During the course of the ombudsman’s mediation, the couple said an engineer’s report, which they had seen before they bought the property, certified that all was well and that the planning permission granted by the relevant local authority showed nothing amiss.

They said the extension had been blended so well into the original structure with plastering and painting that it was impossible to tell where the old house ended and the extension began.

They also argued that they had no professional background in building, architecture or engineering, which could have helped them identify a problem with the house. An agreement was reached between the parties that the couple would receive €40,000.

Motor insurance

According to the annual report, motor insurance was the main product type complained about, representing 29% of insurance complaints.

In one case, a man was told his insurance company would not cover the call-out fee for the fire service after a car crash.

Another vehicle had crashed into his car and when a bystander saw smoke coming from it, they called the fire service. The man had fully comprehensive insurance and assumed that everything would be covered by his policy.

He later found out that the policy limited the fire cover to where the fire service had to cut passengers out of the car or put out a fire.

The man had managed to get out of the car himself and though there was smoke from the engine, it did not catch fire. The local authority presented him with an invoice for the fire service and the insurance company refused to pay it.

He did not know who called the fire service and could not understand how he was now being charged for it. He argued that he was unable to take out any further insurance to cover himself for this fee, and that surely “comprehensive insurance” was “comprehensive”.

In response, the insurance company quoted the part of the policy that allowed them to reject the claim.

During the ombudsman’s mediation, the insurer agreed to pay the fee of €515.63 when the local authority refused to waive it.

Ombudsman Ger Deering expressed concern about cases in which insurance companies cancelled policies after claims were made by customers.

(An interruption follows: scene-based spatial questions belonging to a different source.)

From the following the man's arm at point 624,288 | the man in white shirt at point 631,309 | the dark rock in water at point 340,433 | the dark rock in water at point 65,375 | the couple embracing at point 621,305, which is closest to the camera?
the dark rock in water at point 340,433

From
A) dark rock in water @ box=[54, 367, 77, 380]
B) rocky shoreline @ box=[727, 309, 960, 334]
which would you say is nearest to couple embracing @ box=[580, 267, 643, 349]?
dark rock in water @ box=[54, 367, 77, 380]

“Where a person has an insurance policy cancelled by an insurance company due to alleged non-disclosure, or for whatever reason, this can have serious implications and render it very difficult, and in some instances almost impossible, for that person to get any sort of insurance cover subsequently.

I firmly believe the voiding of an insurance policy is something that should not be done lightly. To avoid the risk of non-disclosure and the potential voiding of policies, I hold the view that insurance companies and insurance intermediaries should ask questions prior to the inception of a policy in a clear manner and ensure that customers are clear on what they are being asked and the potential consequences of answering incorrectly.

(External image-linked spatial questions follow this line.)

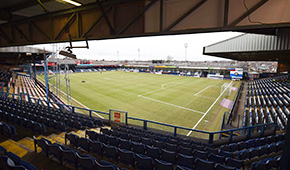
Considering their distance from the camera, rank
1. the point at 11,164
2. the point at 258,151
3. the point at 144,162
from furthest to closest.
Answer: the point at 258,151 → the point at 144,162 → the point at 11,164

“Furthermore, insurance companies should exercise caution and prudence when considering cancelling an insurance policy and should not take steps which might reasonably be considered disproportionate,” he said.

Tracker mortgage scandal

Last year, complaints by consumers about the conduct of their financial service provider in relation to mortgages, made up the largest category (32%) of complaints received in 2018 at 1,766 complaints. Tracker mortgage complaints comprise a large element of these.

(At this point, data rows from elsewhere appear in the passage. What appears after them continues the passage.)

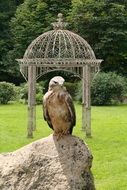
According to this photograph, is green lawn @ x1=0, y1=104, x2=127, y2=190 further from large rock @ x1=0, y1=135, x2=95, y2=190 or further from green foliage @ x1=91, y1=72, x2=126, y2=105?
green foliage @ x1=91, y1=72, x2=126, y2=105

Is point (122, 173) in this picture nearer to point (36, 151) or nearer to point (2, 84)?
point (36, 151)

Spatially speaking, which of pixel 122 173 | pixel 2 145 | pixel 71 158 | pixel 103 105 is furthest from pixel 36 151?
pixel 103 105

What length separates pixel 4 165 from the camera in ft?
20.0

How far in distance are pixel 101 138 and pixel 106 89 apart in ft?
37.4

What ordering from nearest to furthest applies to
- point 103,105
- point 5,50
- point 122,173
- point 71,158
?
1. point 71,158
2. point 122,173
3. point 103,105
4. point 5,50

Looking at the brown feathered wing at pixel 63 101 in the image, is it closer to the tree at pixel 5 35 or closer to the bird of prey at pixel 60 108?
the bird of prey at pixel 60 108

To date the Central Bank’s examination has resulted in almost 40,000 borrowers being returned to tracker mortgages.

“In July 2018, as the examination progressed we began to take complaints that could potentially progress, off hold. The duration required to investigate a complaint can vary depending on the number of submissions made by the parties to the complaint. This sometimes involves an extensive exchange of evidence and submissions. Each complaint is considered on its own merits,” Deering said.

“In 2018, we received 723 complaints in relation to tracker mortgages. 153 tracker mortgage-related complaints closed in 2018, which meant that at year-end we had 1,221 tracker mortgage complaints on hand. I expect this office to close a significant number of tracker mortgage complaints in 2019.”